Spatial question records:
· · · · ·

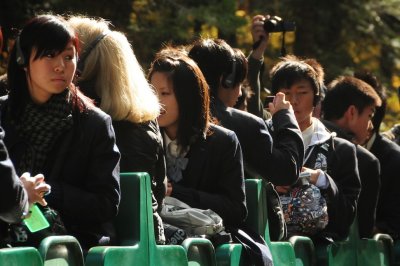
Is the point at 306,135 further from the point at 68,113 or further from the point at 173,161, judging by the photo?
the point at 68,113

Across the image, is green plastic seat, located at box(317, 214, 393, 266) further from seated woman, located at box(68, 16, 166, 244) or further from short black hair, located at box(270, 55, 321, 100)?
seated woman, located at box(68, 16, 166, 244)

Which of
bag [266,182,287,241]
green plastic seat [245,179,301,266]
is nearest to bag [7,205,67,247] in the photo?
green plastic seat [245,179,301,266]

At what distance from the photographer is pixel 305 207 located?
791 centimetres

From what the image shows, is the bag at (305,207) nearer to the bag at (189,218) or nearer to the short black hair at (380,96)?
the bag at (189,218)

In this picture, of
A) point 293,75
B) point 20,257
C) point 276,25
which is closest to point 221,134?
point 293,75

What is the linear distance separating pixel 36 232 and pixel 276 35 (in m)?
12.9

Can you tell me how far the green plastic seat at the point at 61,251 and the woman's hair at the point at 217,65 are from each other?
2.35 meters

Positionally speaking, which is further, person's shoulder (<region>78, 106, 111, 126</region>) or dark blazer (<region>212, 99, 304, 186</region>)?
dark blazer (<region>212, 99, 304, 186</region>)

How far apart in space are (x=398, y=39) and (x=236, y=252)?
35.8 feet

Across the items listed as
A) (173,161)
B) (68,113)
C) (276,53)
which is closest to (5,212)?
(68,113)

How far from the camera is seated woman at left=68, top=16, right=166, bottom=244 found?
20.2ft

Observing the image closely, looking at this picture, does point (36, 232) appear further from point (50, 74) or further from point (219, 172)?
point (219, 172)

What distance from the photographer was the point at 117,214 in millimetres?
5973

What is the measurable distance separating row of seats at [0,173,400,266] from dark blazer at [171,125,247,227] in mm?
219
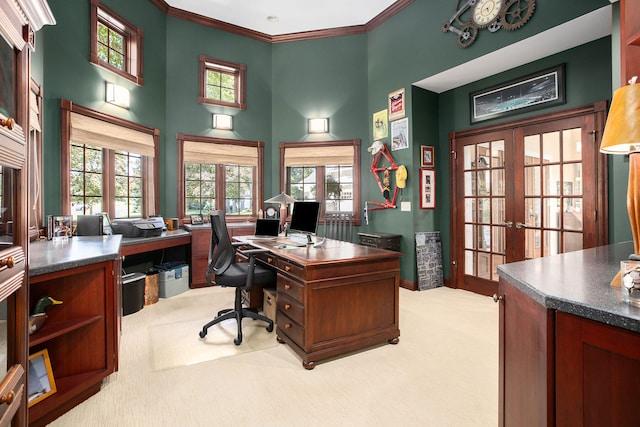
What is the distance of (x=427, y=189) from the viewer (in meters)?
4.66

· · · · ·

Can you retype every record above exactly, leaving out the pictures?

Final result -
Is the point at 306,135 further from the point at 68,113 or further from the point at 173,161, judging by the photo?
the point at 68,113

Across the image, is green plastic seat, located at box(317, 214, 393, 266) further from seated woman, located at box(68, 16, 166, 244) or further from short black hair, located at box(270, 55, 321, 100)?
seated woman, located at box(68, 16, 166, 244)

Which of
bag [266,182,287,241]
green plastic seat [245,179,301,266]
is nearest to bag [7,205,67,247] in the photo?
green plastic seat [245,179,301,266]

At what distance from the photographer is pixel 305 207 located?
791 centimetres

From what the image shows, is the bag at (305,207) nearer to the bag at (189,218) or nearer to the short black hair at (380,96)?
the bag at (189,218)

In this picture, of
A) point 293,75
B) point 20,257
C) point 276,25
which is closest to point 221,134?
point 293,75

What is the linear distance separating pixel 36 232 and pixel 276 35 (in m)?
12.9

Can you tell me how far the green plastic seat at the point at 61,251 and the woman's hair at the point at 217,65 are from each other?
2.35 meters

Positionally speaking, which is further, person's shoulder (<region>78, 106, 111, 126</region>) or dark blazer (<region>212, 99, 304, 186</region>)?
dark blazer (<region>212, 99, 304, 186</region>)

How far apart in space are (x=398, y=39) and (x=236, y=252)?
35.8 feet

Across the items listed as
A) (173,161)
B) (68,113)
C) (276,53)
which is closest to (5,212)?
(68,113)

How far from the camera is seated woman at left=68, top=16, right=166, bottom=244 found?
20.2ft

Observing the image closely, looking at this picture, does point (36, 232) appear further from point (50, 74) or further from point (219, 172)?
point (219, 172)

What distance from the photographer was the point at 117,214 in millimetres?
5973

What is the measurable distance separating row of seats at [0,173,400,266] from dark blazer at [171,125,247,227] in mm?
219
What is the distance of (x=427, y=189) from the viewer (in meters)?
4.66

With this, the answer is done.